Some universities and colleges have even found it necessary to axe single language courses and amalgamate them into an all-embracing "modern languages unit". Jane McAdoo, of the European Languages department at Goldsmiths' College, London University, who specialises in French and the Renaissance, fears that modern languages are under real threat. "There is a high drop- out rate at A-levels and the number of potential linguists is reducing all the time. German has reached crisis point, and universities are now taking on hourly paid native speakers, many without any real knowledge of the culture behind the language," Ms McAdoo said.
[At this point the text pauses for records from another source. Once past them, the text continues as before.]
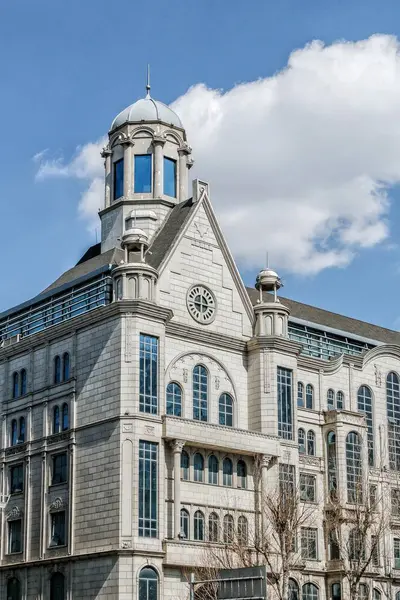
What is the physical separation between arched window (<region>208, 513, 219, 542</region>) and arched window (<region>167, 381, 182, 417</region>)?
6101 millimetres

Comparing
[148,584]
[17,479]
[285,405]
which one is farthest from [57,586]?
[285,405]

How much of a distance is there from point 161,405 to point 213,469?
5.61m

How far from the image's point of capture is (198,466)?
63625 millimetres

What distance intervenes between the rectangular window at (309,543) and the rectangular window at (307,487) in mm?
1928

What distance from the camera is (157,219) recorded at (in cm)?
7200

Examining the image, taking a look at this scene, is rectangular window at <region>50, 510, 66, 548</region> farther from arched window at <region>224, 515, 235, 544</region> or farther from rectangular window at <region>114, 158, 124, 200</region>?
rectangular window at <region>114, 158, 124, 200</region>

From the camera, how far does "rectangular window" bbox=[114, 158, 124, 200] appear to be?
2918 inches

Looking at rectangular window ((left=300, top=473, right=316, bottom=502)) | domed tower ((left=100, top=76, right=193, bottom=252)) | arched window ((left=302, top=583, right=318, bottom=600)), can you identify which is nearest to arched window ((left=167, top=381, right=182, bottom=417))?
rectangular window ((left=300, top=473, right=316, bottom=502))

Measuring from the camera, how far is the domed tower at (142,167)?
7300 cm

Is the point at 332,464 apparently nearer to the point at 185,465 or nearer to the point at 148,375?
the point at 185,465

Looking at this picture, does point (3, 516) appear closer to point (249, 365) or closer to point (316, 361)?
point (249, 365)

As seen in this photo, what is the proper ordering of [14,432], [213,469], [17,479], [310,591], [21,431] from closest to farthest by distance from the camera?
1. [213,469]
2. [17,479]
3. [21,431]
4. [14,432]
5. [310,591]

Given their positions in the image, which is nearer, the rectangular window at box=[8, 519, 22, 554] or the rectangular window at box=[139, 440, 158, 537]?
the rectangular window at box=[139, 440, 158, 537]

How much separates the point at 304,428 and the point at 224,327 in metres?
8.83
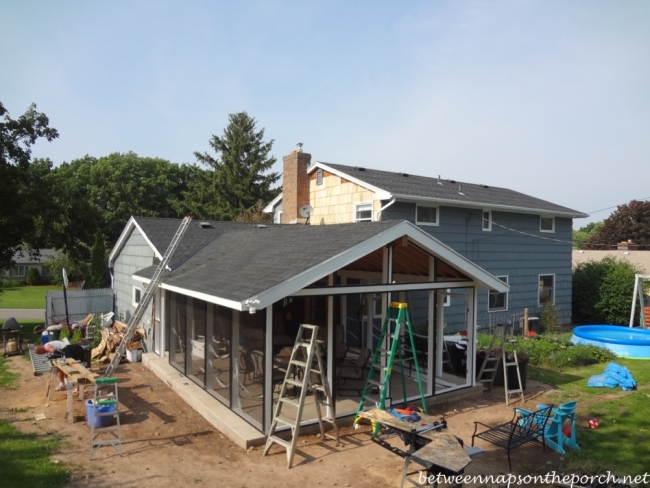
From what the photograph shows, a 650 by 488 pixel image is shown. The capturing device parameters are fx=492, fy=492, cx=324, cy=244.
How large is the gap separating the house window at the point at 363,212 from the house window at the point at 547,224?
8.52 m

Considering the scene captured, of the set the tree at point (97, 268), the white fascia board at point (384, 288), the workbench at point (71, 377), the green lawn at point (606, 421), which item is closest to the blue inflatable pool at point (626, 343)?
the green lawn at point (606, 421)

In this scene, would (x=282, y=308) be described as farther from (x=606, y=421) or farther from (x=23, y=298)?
(x=23, y=298)

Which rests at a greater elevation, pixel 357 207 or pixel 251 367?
pixel 357 207

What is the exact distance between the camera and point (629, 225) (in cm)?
4744

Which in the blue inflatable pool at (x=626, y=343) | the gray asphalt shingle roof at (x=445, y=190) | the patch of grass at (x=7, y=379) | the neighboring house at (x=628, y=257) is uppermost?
the gray asphalt shingle roof at (x=445, y=190)

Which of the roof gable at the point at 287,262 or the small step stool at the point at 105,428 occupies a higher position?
the roof gable at the point at 287,262

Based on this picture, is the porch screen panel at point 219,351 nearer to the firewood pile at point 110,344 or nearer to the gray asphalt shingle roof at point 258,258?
the gray asphalt shingle roof at point 258,258

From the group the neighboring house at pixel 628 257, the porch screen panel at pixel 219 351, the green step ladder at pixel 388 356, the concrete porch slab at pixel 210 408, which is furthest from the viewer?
the neighboring house at pixel 628 257

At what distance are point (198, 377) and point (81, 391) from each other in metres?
2.29

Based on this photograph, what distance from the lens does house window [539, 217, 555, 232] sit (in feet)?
66.9

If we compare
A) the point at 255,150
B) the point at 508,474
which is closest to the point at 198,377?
the point at 508,474

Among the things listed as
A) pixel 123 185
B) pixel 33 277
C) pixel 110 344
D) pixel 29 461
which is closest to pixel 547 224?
pixel 110 344

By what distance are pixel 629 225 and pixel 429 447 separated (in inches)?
1980

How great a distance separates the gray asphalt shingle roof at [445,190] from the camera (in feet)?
53.9
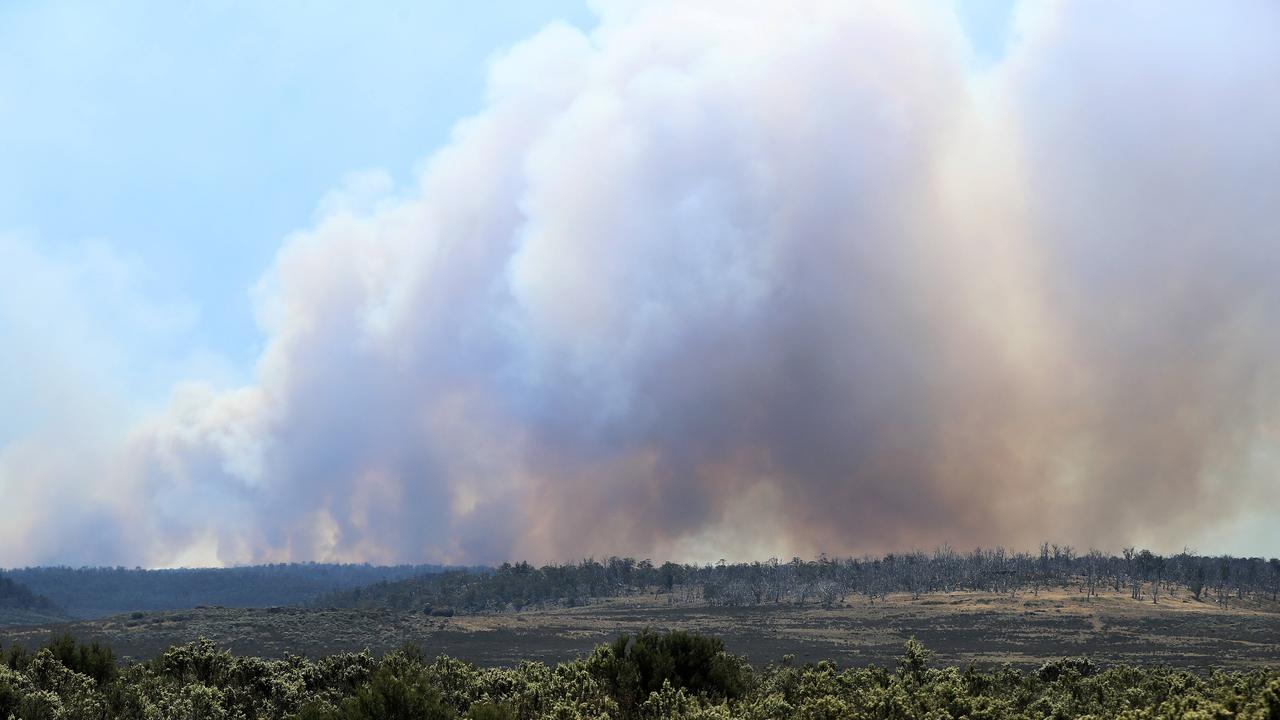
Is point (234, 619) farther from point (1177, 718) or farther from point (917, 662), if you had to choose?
point (1177, 718)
Luckily, some notable exceptions are to be found. And at postgraduate level there are some veritable oases in this linguistic desert. Goldsmiths' itself provides an attractive intercollegiate MA in German and Spanish (along with such London University colleges as Birkbeck and Royal Holloway) and, from September, it will even offer a master's degree in cultural memory.

Canterbury Christ Church College has sealed a partnership with the Universite du Littoral, just across the Channel at Boulogne. This has been the first year of a joint course rewarding students not only with a Postgraduate Certificate in Education, but also with a French Maitrise FLE - a master's degree in French as a foreign language.
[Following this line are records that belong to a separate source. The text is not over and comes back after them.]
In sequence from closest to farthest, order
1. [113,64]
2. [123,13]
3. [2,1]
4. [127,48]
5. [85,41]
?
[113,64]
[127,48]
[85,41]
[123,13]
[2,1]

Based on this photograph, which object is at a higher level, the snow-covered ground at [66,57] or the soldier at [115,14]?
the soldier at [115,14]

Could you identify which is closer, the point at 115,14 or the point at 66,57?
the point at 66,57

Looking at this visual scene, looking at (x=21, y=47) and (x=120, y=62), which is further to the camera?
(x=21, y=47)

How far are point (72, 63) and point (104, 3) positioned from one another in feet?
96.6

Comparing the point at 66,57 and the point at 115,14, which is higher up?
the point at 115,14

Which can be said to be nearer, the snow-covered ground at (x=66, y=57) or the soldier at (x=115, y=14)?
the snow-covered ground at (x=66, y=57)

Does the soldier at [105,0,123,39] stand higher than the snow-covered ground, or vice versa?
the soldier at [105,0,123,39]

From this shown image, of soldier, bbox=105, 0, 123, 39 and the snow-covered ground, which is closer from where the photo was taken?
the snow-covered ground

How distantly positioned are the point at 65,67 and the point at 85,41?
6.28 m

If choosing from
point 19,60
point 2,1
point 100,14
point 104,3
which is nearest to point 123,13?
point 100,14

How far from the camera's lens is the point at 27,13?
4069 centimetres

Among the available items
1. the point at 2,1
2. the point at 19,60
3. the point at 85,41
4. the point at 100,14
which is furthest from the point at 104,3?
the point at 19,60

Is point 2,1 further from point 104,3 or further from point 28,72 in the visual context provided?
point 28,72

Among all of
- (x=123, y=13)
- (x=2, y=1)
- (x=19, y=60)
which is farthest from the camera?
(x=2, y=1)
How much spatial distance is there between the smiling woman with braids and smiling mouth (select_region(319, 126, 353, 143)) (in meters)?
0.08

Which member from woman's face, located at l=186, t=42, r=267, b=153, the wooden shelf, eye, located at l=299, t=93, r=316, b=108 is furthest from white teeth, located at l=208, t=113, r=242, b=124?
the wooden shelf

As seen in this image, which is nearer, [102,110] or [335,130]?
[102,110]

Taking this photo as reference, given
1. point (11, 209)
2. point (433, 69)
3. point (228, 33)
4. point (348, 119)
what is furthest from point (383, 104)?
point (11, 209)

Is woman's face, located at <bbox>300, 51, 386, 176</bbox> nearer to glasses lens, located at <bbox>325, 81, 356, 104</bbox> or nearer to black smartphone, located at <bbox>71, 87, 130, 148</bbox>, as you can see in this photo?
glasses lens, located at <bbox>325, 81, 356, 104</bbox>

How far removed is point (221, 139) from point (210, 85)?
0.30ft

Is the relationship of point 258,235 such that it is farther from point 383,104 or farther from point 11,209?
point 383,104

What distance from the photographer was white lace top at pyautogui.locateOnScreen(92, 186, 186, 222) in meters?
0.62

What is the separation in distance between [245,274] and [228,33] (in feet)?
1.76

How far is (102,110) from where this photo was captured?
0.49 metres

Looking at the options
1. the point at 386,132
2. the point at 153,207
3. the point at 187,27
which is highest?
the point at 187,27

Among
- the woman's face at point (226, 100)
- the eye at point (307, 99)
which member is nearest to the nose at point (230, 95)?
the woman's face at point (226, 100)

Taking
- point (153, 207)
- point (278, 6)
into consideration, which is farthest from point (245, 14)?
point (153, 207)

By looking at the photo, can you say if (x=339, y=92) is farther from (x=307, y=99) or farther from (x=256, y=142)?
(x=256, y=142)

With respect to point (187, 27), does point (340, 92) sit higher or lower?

Shirley Lawes, senior lecturer at Christ Church's department of education and tutor for this innovative course, firmly believes it will help to remedy the shortfall of language teachers in Britain. The French also find it tempting. "Teaching in Britain is a good career opportunity for them. And the prospect of gaining a higher degree in one year is attractive," Ms Lawes said.

Another fascinating initiative is the MA in European Public Policy being run jointly by South Bank University and the Faculte de Leonardo da Vinci in Paris. This course combines a bilingual approach with job placements and means spending one semester in London and one in Paris, with visits to other EU institutions. Past graduates have been snapped up by such business giants as KPMG, Ernst & Young, France Telecom, FNAC and Mission Europe.
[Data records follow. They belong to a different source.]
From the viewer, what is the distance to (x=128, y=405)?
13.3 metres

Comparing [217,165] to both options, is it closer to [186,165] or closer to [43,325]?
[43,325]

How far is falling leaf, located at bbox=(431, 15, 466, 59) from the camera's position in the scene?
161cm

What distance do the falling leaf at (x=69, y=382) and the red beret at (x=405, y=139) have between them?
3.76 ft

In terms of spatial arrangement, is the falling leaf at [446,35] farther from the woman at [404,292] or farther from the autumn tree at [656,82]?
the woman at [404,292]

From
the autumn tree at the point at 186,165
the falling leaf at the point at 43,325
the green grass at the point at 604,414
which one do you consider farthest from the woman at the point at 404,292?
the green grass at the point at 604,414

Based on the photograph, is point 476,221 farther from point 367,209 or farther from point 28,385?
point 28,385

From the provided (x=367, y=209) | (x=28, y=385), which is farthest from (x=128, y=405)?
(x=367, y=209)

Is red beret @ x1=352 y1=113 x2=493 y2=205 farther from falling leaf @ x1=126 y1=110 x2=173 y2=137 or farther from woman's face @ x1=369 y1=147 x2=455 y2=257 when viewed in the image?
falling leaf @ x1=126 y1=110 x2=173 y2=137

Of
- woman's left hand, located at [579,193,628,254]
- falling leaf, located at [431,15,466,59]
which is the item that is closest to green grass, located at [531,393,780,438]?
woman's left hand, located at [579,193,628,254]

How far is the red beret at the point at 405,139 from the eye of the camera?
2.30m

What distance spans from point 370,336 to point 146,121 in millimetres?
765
From September, Middlesex University will offer the Institute of Linguists' much-coveted Diploma in Public Service Interpreting in both Spanish and Turkish, preparing people to work as interpreters in the health and local government sectors. The university already runs a successful master's degree in translation studies which prepares students for careers as professional translators.

At Anglia Polytechnic University, the linguistically talented can take an MA in European language and intercultural studies - students here are said to become more alert to linguistic and cultural assumptions held by European trading partners. And at Lancaster University, a flexible MA in modern languages research concentrates on French, German, Italian or Spanish (or a combination of these) and involves in part the principles of style and translation theory as applied to literary, dramatic, film and other texts.

Now, you'll have heard those simultaneous translations at United Nations assemblies and other conferences. The University of Westminster, which has an MA in bilingual translation, also provides a postgraduate course designed to help prospective professional interpreters face their ordeal. Its diploma in conference interpreting techniques is believed to be the only one in the country recognised by the International Association of Conference Interpreters and those awarded the diploma lose little time in finding work.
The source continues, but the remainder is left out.